Então, como explicar esse versículo: "... e o pão que eu der é a minha carne, que eu darei pela vida do mundo" (Jô 6.51)? Será que com isso Jesus não estava ensinando sobre a eucaristia, quando os seus seguidores iriam alimentar-se dele por meio da hóstia num tempo futuro? Não necessariamente. A Bíblia ensina, sem sombra de dúvidas, que a vida eterna viria por meio de sua morte na cruz, dando seu corpo, isto é, sua carne para ser sacrificada. E isso está em perfeita concordância com o restante das Escrituras. Veja como o apóstolo Paulo entendeu essa questão: "Porque ele é a nossa paz, o qual de ambos os povos fez um; e, derrubando a parede de separação que estava no meio, na sua carne desfez a inimizade" (Ef 2.14).

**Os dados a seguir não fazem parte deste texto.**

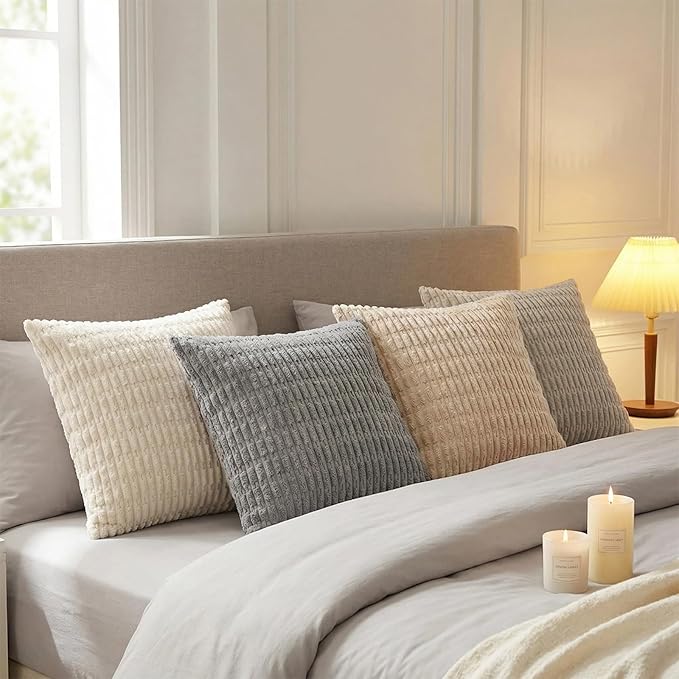 Fancy Homi 4 Packs Decorative Throw Pillow Covers for Living Room Couch Bed, Modern Farmhouse Boho Home Décor Accent Cushion Case, 20" x 20", Neutral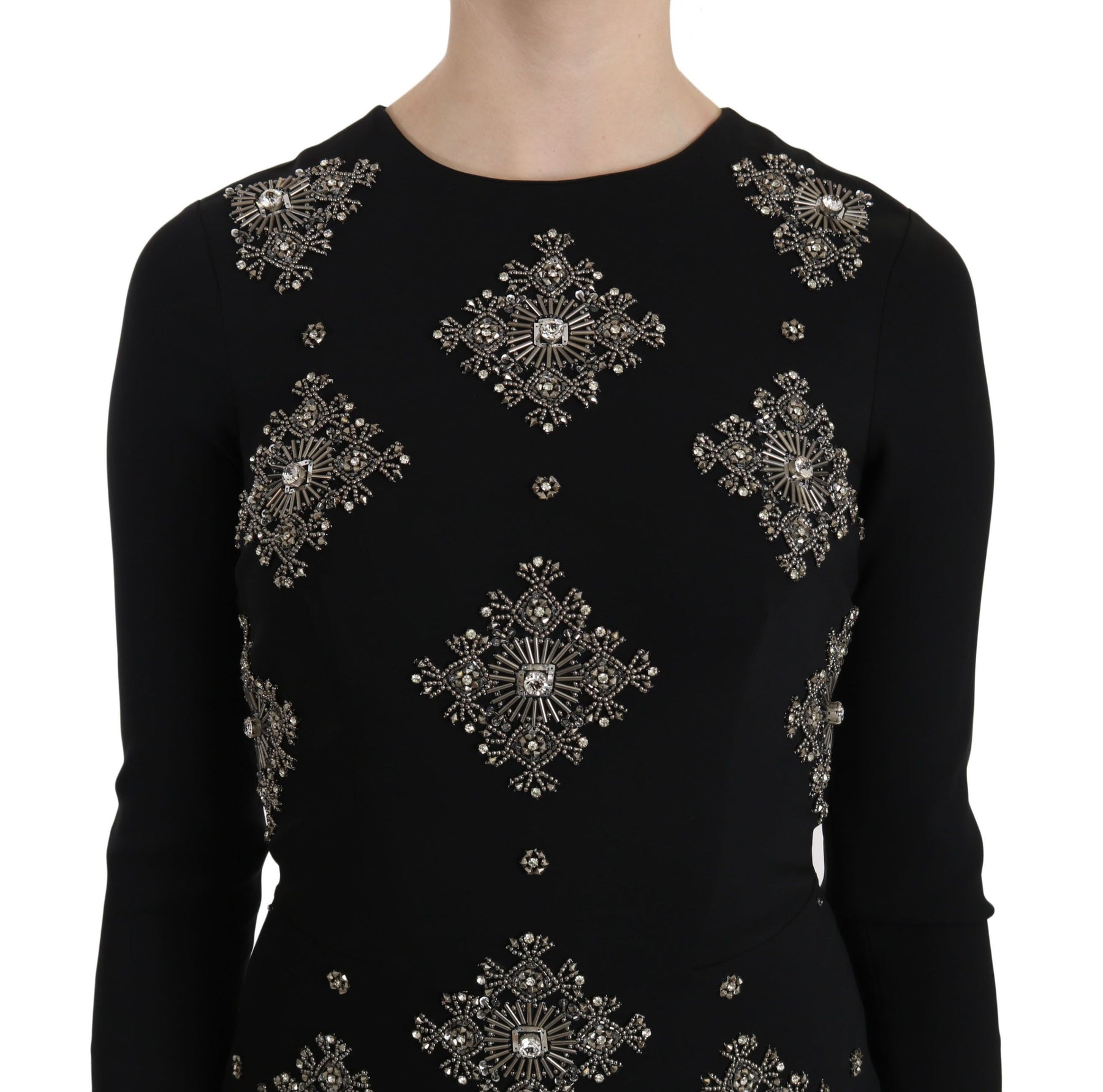 John Richmond Black Crystal Stretch Mini Shift Dress | Regal Royce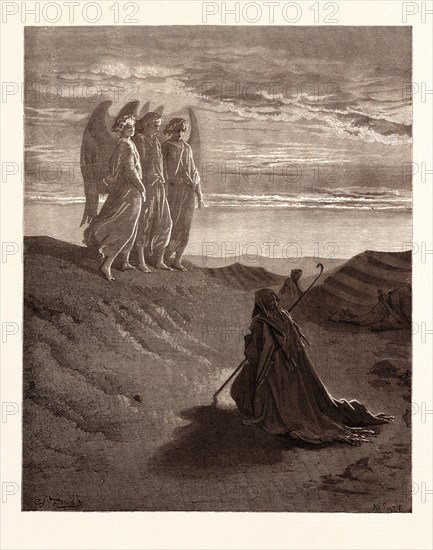 ABRAHAM AND THE THREE ANGELS, BY Gustave Doré. Dore, 1832 - 1883, French. Engraving for the Bible. 1870, Art, Artist, holy book, religion, religious, christianity, christian. romanticism, colour, color engraving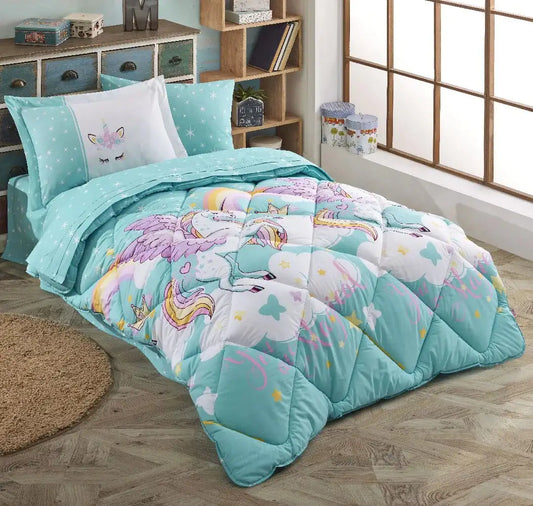 Kids' Cotton Poplin Bedding Set - Magical Aqua Design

A Bíblia nos diz que Cristo realmente deu seu sangue e sua carne ao mundo para alcançarmos a vida eterna. Vejamos: "E que, havendo por ele feito a paz pelo sangue da sua cruz, por meio dele reconciliasse consigo mesmo todas as coisas, tanto as que estão na terra, como as que estão nos céus. A vós também, que noutro tempo éreis estranhos, e inimigos no entendimento pelas vossas obras más, agora contudo vos reconciliou no corpo da sua carne, pela morte, para perante ele vos apresentar santos, e irrepreensíveis, e inculpáveis" (CI 1.20-22) e "Pelo novo e vivo caminho que ele nos consagrou, pelo véu, isto é, pela sua carne" (Hb 10.20).
A conclusão a que chegamos, lendo o contexto, é que o "alimentar-se" de Jesus (seu corpo), por meio da sua carne e do seu sangue, é a mesma figura de linguagem utilizada por ele em João 4.14: "Mas aquele que beber da água que eu lhe der nunca terá sede, porque a água que eu lhe der se fará nele uma fonte de água que salte para a vida eterna". Assim como essa "água" era espiritual, a bebida e a comida também, tanto é que quando os discípulos entenderam de modo literal essa mensagem Jesus prontamente os corrigiu explicando que: "O espírito é o que vivifica, a carne para nada aproveita; as palavras que eu vos disse são espírito e vida" (Jo 6.63). O "alimentar-se" de Cristo seria "crer nele", quando então o Pai entregaria seu Filho na cruz para ser sacrificado por nossos pecados. Muitos pais da igreja primitiva concordavam com este ponto de vista, entre eles Agostinho; considerado um dos maiores doutores da Igreja Católica.